WHAT THE TASK ASKS:
Reproduce the full listing that follows, matching it exactly.

DATA FOR THE TASK:

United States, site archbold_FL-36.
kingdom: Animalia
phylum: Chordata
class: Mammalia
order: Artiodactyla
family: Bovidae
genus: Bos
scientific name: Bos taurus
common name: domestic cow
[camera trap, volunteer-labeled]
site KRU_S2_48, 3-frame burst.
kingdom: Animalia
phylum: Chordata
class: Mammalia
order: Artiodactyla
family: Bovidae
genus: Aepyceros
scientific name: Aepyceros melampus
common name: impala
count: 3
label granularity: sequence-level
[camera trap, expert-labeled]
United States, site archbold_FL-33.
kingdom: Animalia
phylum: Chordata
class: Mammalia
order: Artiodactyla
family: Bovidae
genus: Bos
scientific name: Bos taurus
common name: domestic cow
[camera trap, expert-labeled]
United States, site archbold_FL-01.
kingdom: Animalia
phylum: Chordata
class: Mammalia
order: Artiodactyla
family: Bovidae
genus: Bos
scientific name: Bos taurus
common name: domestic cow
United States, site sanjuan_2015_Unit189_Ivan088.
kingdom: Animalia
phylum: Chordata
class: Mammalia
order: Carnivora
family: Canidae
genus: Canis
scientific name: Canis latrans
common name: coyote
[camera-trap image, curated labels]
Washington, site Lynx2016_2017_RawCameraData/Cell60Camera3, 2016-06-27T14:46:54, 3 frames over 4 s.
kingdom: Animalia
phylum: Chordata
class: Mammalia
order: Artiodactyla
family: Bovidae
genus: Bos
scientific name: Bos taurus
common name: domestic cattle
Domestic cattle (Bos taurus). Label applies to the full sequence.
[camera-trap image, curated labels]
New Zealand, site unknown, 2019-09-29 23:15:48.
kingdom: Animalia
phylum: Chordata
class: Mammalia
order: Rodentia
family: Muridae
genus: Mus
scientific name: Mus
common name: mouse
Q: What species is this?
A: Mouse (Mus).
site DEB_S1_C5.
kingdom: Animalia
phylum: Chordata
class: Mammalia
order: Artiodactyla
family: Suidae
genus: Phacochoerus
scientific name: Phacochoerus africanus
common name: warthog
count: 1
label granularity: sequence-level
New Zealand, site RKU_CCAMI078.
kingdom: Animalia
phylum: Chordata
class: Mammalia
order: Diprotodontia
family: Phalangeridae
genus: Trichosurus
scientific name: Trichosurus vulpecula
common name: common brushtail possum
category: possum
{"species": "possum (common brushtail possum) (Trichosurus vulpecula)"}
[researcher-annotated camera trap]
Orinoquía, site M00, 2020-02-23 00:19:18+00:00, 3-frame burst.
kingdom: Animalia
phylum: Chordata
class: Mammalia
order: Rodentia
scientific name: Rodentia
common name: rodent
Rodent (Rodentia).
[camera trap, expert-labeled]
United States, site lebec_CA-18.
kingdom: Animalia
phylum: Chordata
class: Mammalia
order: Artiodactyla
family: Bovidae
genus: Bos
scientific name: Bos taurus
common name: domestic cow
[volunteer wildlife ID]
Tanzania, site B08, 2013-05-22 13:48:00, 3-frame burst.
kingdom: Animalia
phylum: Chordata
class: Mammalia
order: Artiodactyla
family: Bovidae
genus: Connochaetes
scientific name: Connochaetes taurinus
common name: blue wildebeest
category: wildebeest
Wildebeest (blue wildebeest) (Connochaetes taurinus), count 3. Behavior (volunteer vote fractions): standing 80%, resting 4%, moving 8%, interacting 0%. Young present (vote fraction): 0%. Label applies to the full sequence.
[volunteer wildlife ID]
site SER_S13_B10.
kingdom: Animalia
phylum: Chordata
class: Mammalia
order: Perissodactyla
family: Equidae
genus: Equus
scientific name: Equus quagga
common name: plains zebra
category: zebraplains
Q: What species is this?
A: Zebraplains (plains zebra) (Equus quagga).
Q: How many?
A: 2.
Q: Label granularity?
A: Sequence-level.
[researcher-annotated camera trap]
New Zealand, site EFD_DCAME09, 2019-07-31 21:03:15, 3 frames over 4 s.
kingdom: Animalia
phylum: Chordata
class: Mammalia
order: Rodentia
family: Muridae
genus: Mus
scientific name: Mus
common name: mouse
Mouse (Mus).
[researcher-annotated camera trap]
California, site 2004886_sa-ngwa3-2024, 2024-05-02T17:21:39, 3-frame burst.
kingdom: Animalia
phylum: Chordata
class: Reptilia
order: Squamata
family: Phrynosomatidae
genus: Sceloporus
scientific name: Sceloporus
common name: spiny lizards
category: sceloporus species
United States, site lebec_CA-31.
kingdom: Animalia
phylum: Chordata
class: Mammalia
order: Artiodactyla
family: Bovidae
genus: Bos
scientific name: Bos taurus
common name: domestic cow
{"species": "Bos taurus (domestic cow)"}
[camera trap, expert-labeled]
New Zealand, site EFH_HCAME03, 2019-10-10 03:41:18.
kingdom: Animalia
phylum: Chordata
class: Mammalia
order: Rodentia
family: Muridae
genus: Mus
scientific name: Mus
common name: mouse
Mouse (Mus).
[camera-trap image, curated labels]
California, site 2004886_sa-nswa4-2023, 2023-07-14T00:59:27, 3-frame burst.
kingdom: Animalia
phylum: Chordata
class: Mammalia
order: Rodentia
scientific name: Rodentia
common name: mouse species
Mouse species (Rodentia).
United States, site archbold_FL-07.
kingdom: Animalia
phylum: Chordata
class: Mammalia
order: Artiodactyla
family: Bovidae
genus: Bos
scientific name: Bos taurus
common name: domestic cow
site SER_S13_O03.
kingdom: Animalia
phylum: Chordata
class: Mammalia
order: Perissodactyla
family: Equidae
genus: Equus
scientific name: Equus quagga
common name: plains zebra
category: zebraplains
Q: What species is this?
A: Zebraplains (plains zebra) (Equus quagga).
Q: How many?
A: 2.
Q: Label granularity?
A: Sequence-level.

PROBLEM SOLUTION:
United States, site archbold_FL-36.
kingdom: Animalia
phylum: Chordata
class: Mammalia
order: Artiodactyla
family: Bovidae
genus: Bos
scientific name: Bos taurus
common name: domestic cow
[camera trap, volunteer-labeled]
site KRU_S2_48, 3-frame burst.
kingdom: Animalia
phylum: Chordata
class: Mammalia
order: Artiodactyla
family: Bovidae
genus: Aepyceros
scientific name: Aepyceros melampus
common name: impala
count: 3
label granularity: sequence-level
[camera trap, expert-labeled]
United States, site archbold_FL-33.
kingdom: Animalia
phylum: Chordata
class: Mammalia
order: Artiodactyla
family: Bovidae
genus: Bos
scientific name: Bos taurus
common name: domestic cow
[camera trap, expert-labeled]
United States, site archbold_FL-01.
kingdom: Animalia
phylum: Chordata
class: Mammalia
order: Artiodactyla
family: Bovidae
genus: Bos
scientific name: Bos taurus
common name: domestic cow
United States, site sanjuan_2015_Unit189_Ivan088.
kingdom: Animalia
phylum: Chordata
class: Mammalia
order: Carnivora
family: Canidae
genus: Canis
scientific name: Canis latrans
common name: coyote
[camera-trap image, curated labels]
Washington, site Lynx2016_2017_RawCameraData/Cell60Camera3, 2016-06-27T14:46:54, 3 frames over 4 s.
kingdom: Animalia
phylum: Chordata
class: Mammalia
order: Artiodactyla
family: Bovidae
genus: Bos
scientific name: Bos taurus
common name: domestic cattle
Domestic cattle (Bos taurus). Label applies to the full sequence.
[camera-trap image, curated labels]
New Zealand, site unknown, 2019-09-29 23:15:48.
kingdom: Animalia
phylum: Chordata
class: Mammalia
order: Rodentia
family: Muridae
genus: Mus
scientific name: Mus
common name: mouse
Q: What species is this?
A: Mouse (Mus).
site DEB_S1_C5.
kingdom: Animalia
phylum: Chordata
class: Mammalia
order: Artiodactyla
family: Suidae
genus: Phacochoerus
scientific name: Phacochoerus africanus
common name: warthog
count: 1
label granularity: sequence-level
New Zealand, site RKU_CCAMI078.
kingdom: Animalia
phylum: Chordata
class: Mammalia
order: Diprotodontia
family: Phalangeridae
genus: Trichosurus
scientific name: Trichosurus vulpecula
common name: common brushtail possum
category: possum
{"species": "possum (common brushtail possum) (Trichosurus vulpecula)"}
[researcher-annotated camera trap]
Orinoquía, site M00, 2020-02-23 00:19:18+00:00, 3-frame burst.
kingdom: Animalia
phylum: Chordata
class: Mammalia
order: Rodentia
scientific name: Rodentia
common name: rodent
Rodent (Rodentia).
[camera trap, expert-labeled]
United States, site lebec_CA-18.
kingdom: Animalia
phylum: Chordata
class: Mammalia
order: Artiodactyla
family: Bovidae
genus: Bos
scientific name: Bos taurus
common name: domestic cow
[volunteer wildlife ID]
Tanzania, site B08, 2013-05-22 13:48:00, 3-frame burst.
kingdom: Animalia
phylum: Chordata
class: Mammalia
order: Artiodactyla
family: Bovidae
genus: Connochaetes
scientific name: Connochaetes taurinus
common name: blue wildebeest
category: wildebeest
Wildebeest (blue wildebeest) (Connochaetes taurinus), count 3. Behavior (volunteer vote fractions): standing 80%, resting 4%, moving 8%, interacting 0%. Young present (vote fraction): 0%. Label applies to the full sequence.
[volunteer wildlife ID]
site SER_S13_B10.
kingdom: Animalia
phylum: Chordata
class: Mammalia
order: Perissodactyla
family: Equidae
genus: Equus
scientific name: Equus quagga
common name: plains zebra
category: zebraplains
Q: What species is this?
A: Zebraplains (plains zebra) (Equus quagga).
Q: How many?
A: 2.
Q: Label granularity?
A: Sequence-level.
[researcher-annotated camera trap]
New Zealand, site EFD_DCAME09, 2019-07-31 21:03:15, 3 frames over 4 s.
kingdom: Animalia
phylum: Chordata
class: Mammalia
order: Rodentia
family: Muridae
genus: Mus
scientific name: Mus
common name: mouse
Mouse (Mus).
[researcher-annotated camera trap]
California, site 2004886_sa-ngwa3-2024, 2024-05-02T17:21:39, 3-frame burst.
kingdom: Animalia
phylum: Chordata
class: Reptilia
order: Squamata
family: Phrynosomatidae
genus: Sceloporus
scientific name: Sceloporus
common name: spiny lizards
category: sceloporus species
United States, site lebec_CA-31.
kingdom: Animalia
phylum: Chordata
class: Mammalia
order: Artiodactyla
family: Bovidae
genus: Bos
scientific name: Bos taurus
common name: domestic cow
{"species": "Bos taurus (domestic cow)"}
[camera trap, expert-labeled]
New Zealand, site EFH_HCAME03, 2019-10-10 03:41:18.
kingdom: Animalia
phylum: Chordata
class: Mammalia
order: Rodentia
family: Muridae
genus: Mus
scientific name: Mus
common name: mouse
Mouse (Mus).
[camera-trap image, curated labels]
California, site 2004886_sa-nswa4-2023, 2023-07-14T00:59:27, 3-frame burst.
kingdom: Animalia
phylum: Chordata
class: Mammalia
order: Rodentia
scientific name: Rodentia
common name: mouse species
Mouse species (Rodentia).
United States, site archbold_FL-07.
kingdom: Animalia
phylum: Chordata
class: Mammalia
order: Artiodactyla
family: Bovidae
genus: Bos
scientific name: Bos taurus
common name: domestic cow
site SER_S13_O03.
kingdom: Animalia
phylum: Chordata
class: Mammalia
order: Perissodactyla
family: Equidae
genus: Equus
scientific name: Equus quagga
common name: plains zebra
category: zebraplains
Q: What species is this?
A: Zebraplains (plains zebra) (Equus quagga).
Q: How many?
A: 2.
Q: Label granularity?
A: Sequence-level.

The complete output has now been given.